2) Theodor, Schriftsteller, geb. 11. Dez. 1809 zu Kirnbach bei Hornberg im Schwarzwald, studierte in Tübingen Theologie, war eine Zeitlang im geistlichen Amte thätig, widmete sich aber schließlich der Schriftstellerei. Er debütierte mit den beifällig aufgenommenen „Silhouetten aus Schwaben“ (Heilbr. 1838; 4. Aufl., Stuttg. 1868), redigierte 1839–41 die Zeitschrift „Der schwäbische Humorist“ und trat dann in eine Buchhandlung ein, bis ihn die Wogen des Jahrs 1848 wieder an die Öffentlichkeit rissen. Er gründete das demokratische Blatt „Die Volkswehr“, verfiel einem Hochverratsprozeß und mußte zwei Jahre in Untersuchungshaft auf dem Hohenasperg verbringen. Schließlich von den Geschwornen freigesprochen, wanderte er nach Nordamerika aus, kehrte aber 1857 nach Stuttgart zurück, wo er 2. März 1884 starb. Von seinen Werken, die zum Teil dem historischen Roman angehören, sind die bedeutendsten: „Lebende Bilder aus Amerika“ (Stuttg. 1858); „Emigrantengeschichten“ (das. 1858, 2 Bde.); „Die alte Brauerei, oder Kriminalmysterien aus New York“ (Tuttl. 1859; neue Ausg., Leipz. 1873); „Mysterien des Vatikans“ (4. Aufl., Stuttg. 1865); „Die Jesuiten“ (das. 1866, 2 Bde.); „Das Damenregiment an den verschiedenen Höfen Europas“ (das. 1866–70, 4 Bde.); „Württemberg, nach seiner Vergangenheit und Gegenwart in Land und Leuten geschildert“ (das. 1866) und „Zwölf Schicksalswege“ (das. 1870, 3 Bde.).
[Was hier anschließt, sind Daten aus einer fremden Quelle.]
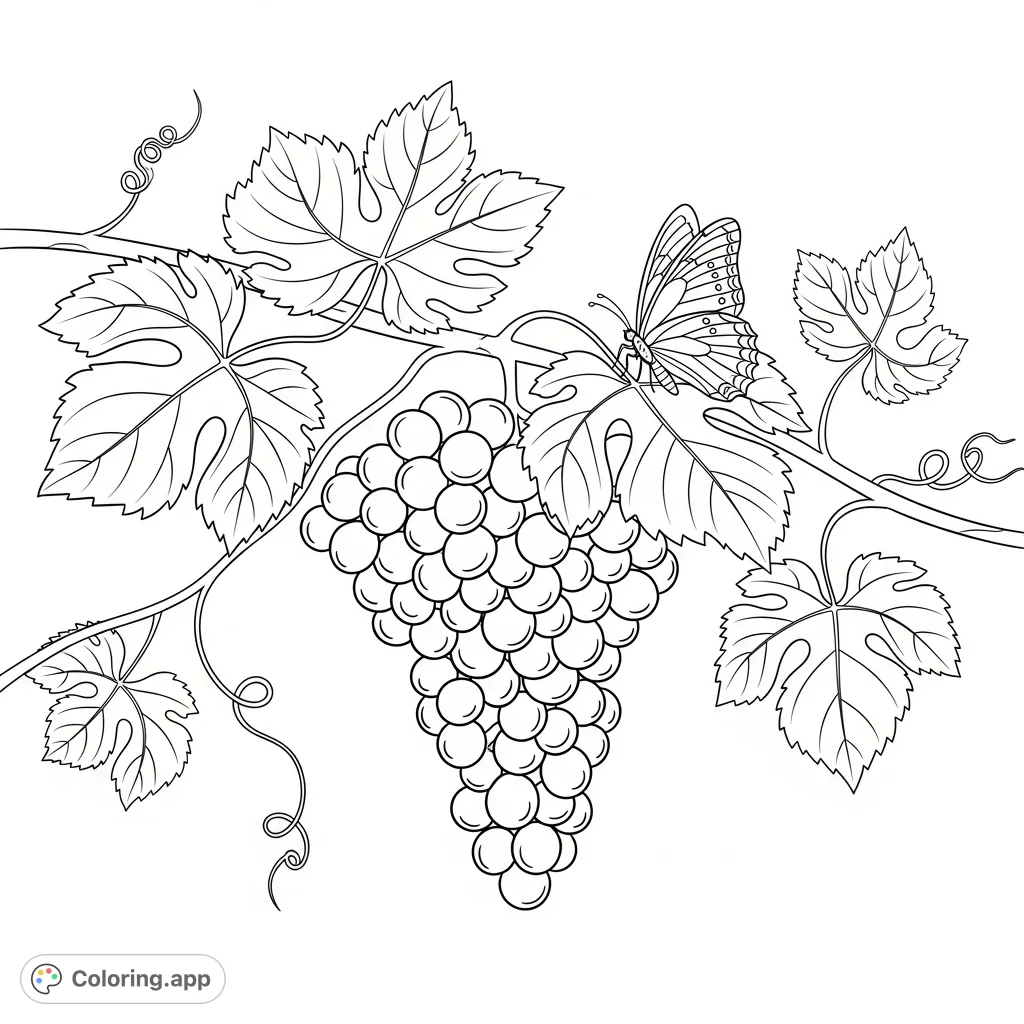 A beautiful grape bunch on a winding vine, accompanied by a delicate butterfly. A delightful nature-themed coloring page for all ages.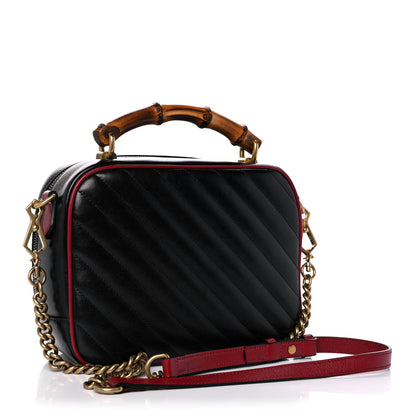 Gucci Vintage Effect Calfskin Matelasse Diagonal Small Torchon GG Marmont Bamboo Top Handle Shoulder Bag Black Romantic Cherry 3 of 11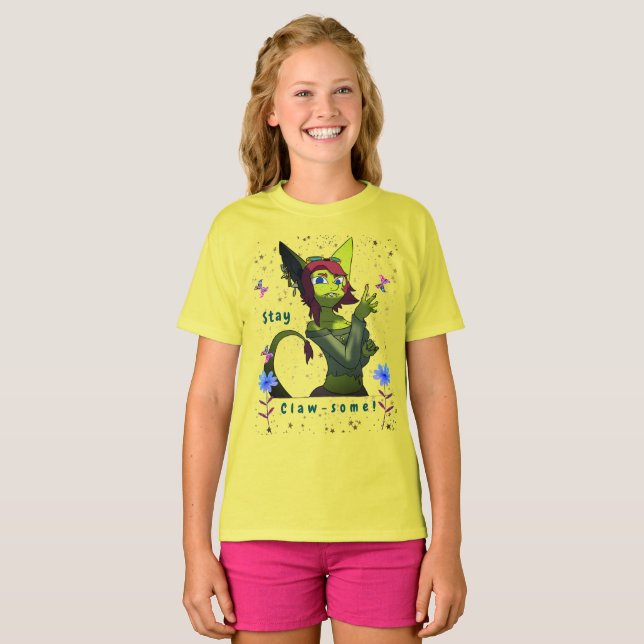 T-shirt Jaune Jeune Artsy papillon amusant (Devant entier)
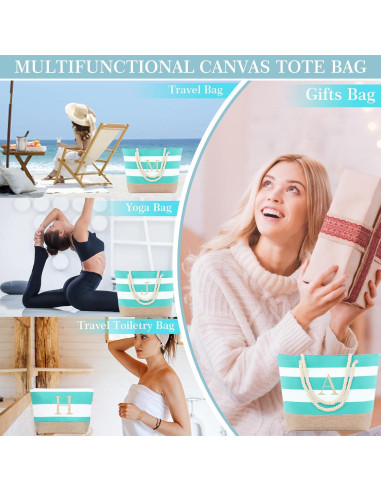 Bolsas de Playa YOOLIFE para Mujeres - Tote Impermeable Azul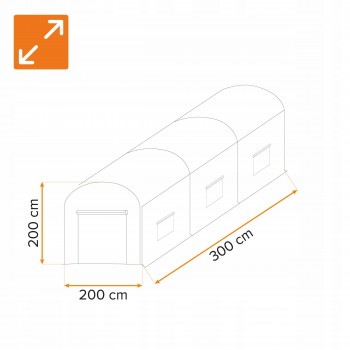 Zahradní fóliovník - tunel - zelený - Oxalis I - 3x2m GRINDI - 7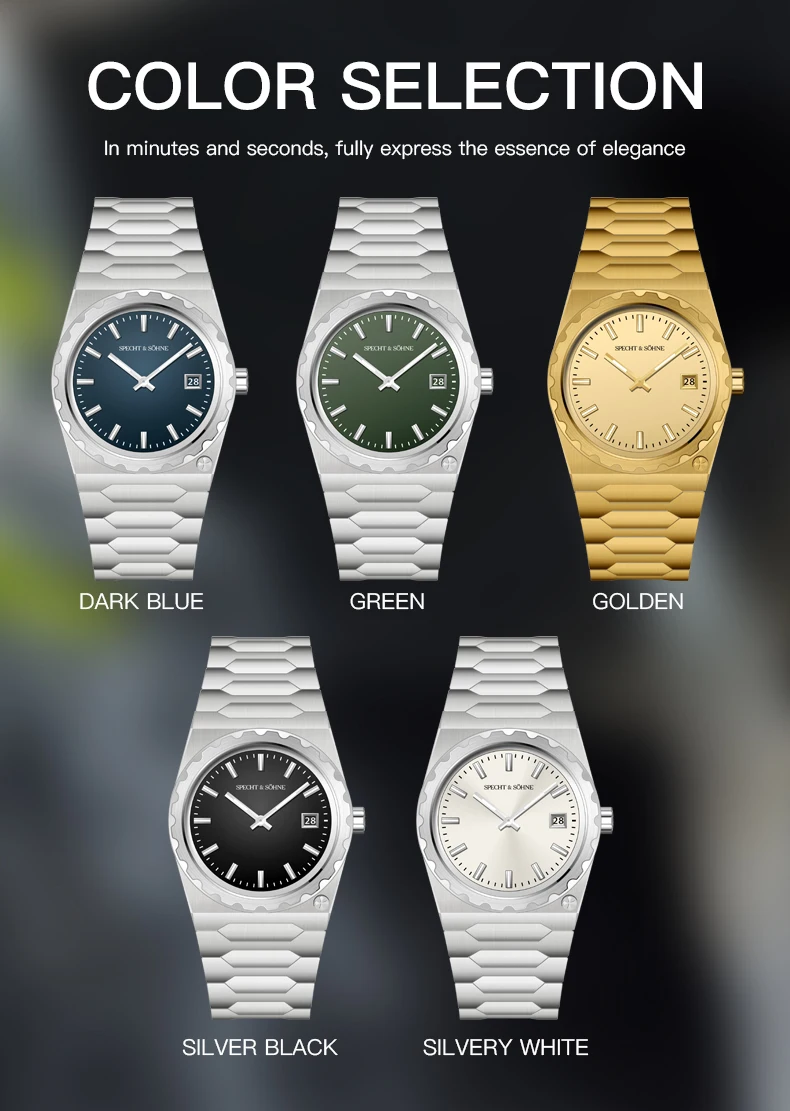 2024 Nieuwe Hoge Kwaliteit Specht Sohne Pvd Gouden Horloges Voor Mannen Ultradunne Staal Saffier Klassiek Quartz Horloge Relogio Masculino 37Mm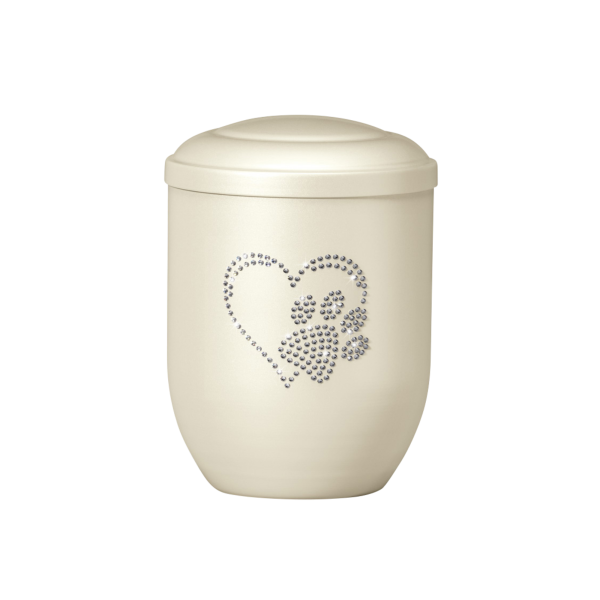 Kupferurne bauchig mit Kristallsteinen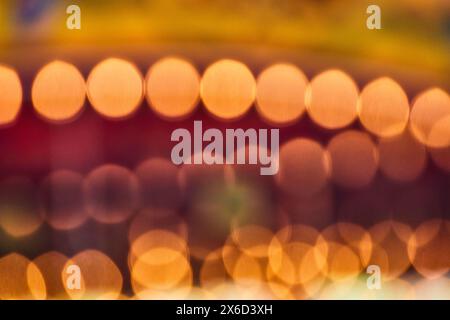 Warm Bokeh Lights in Festive Colors, Abstract Close-Up Stock Photo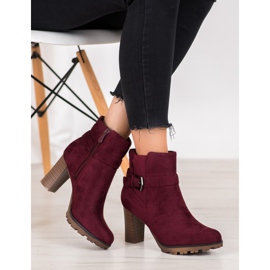 SHELOVET Botas cor de vinho com fivela vermelho 1 SHELOVET Botas cor de vinho com fivela vermelho 1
3) Wilhelm, Mediziner, geb. 29. Juli 1817 zu Stuttgart, studierte in Tübingen, Zürich und Paris, war 1839–41 Assistenzarzt Zellers an der Irrenheilanstalt Winnenthal in Württemberg, machte 1841–42 wissenschaftliche Reisen nach Paris, Belgien und Wien und wurde 1843 Assistenzarzt Wunderlichs an der Tübinger Klinik. 1847 ward er zum außerordentlichen Professor ernannt, 1849 ging er als ordentlicher Professor der Poliklinik und Pathologie nach Kiel, 1850 als Leibarzt des Vizekönigs Abbas Pascha, Direktor der medizinischen Schule zu Kasr el Ain und Präsident des Conseil de santé für Ägypten nach Kairo, kehrte aber 1852 nach Europa zurück, veröffentlichte die Resultate seiner Studien über die Krankheiten in Ägypten und folgte 1854 einem Ruf als Professor der medizinischen Klinik und Pathologie nach Tübingen. 1860 als Professor der medizinischen Klinik und Pathologie nach Zürich berufen, errichtete er in dem alten Irrenhaus eine psychiatrische Klinik und nahm an der Einrichtung der neuen Irrenanstalt teil. Ostern 1865 folgte er einem Ruf nach Berlin als Professor der Poliklinik und Psychiatrie und dirigierender Arzt an der Charitee in den Abteilungen für Gemüts- und Nervenkrankheiten. Er starb 26. Okt. 1868. Griesingers Bedeutung liegt auf dem Gebiet der Geisteskrankheiten, für welche er in seiner „Pathologie und Therapie der psychischen Krankheiten“ (Stuttg. 1845; 4. Aufl., Braunschw. 1876) zum erstenmal eine wirklich wissenschaftliche Darstellung des Gesamtmaterials gab. Er führte das sogen. No-restraint-System durch und machte auch weitgehende Vorschläge für die Reform des Irrenanstalts- und Verpflegungswesens, welche einen jahrelangen Streit hervorriefen, dem er erst durch den Tod entzogen wurde. Für Virchows „Handbuch der speziellen Pathologie und Therapie“ schrieb er die „Infektionskrankheiten“ (2. Aufl., Erlang. 1864), und seit 1867 gab er ein „Archiv für Psychiatrie und Nervenkrankheiten“ (Berl.) heraus. Nach seinem Tod erschienen noch „Gesammelte Abhandlungen“ (Berl. 1872, 2 Bde.). Vgl. Wunderlich, W. G. Biographische Skizze (Leipz. 1869).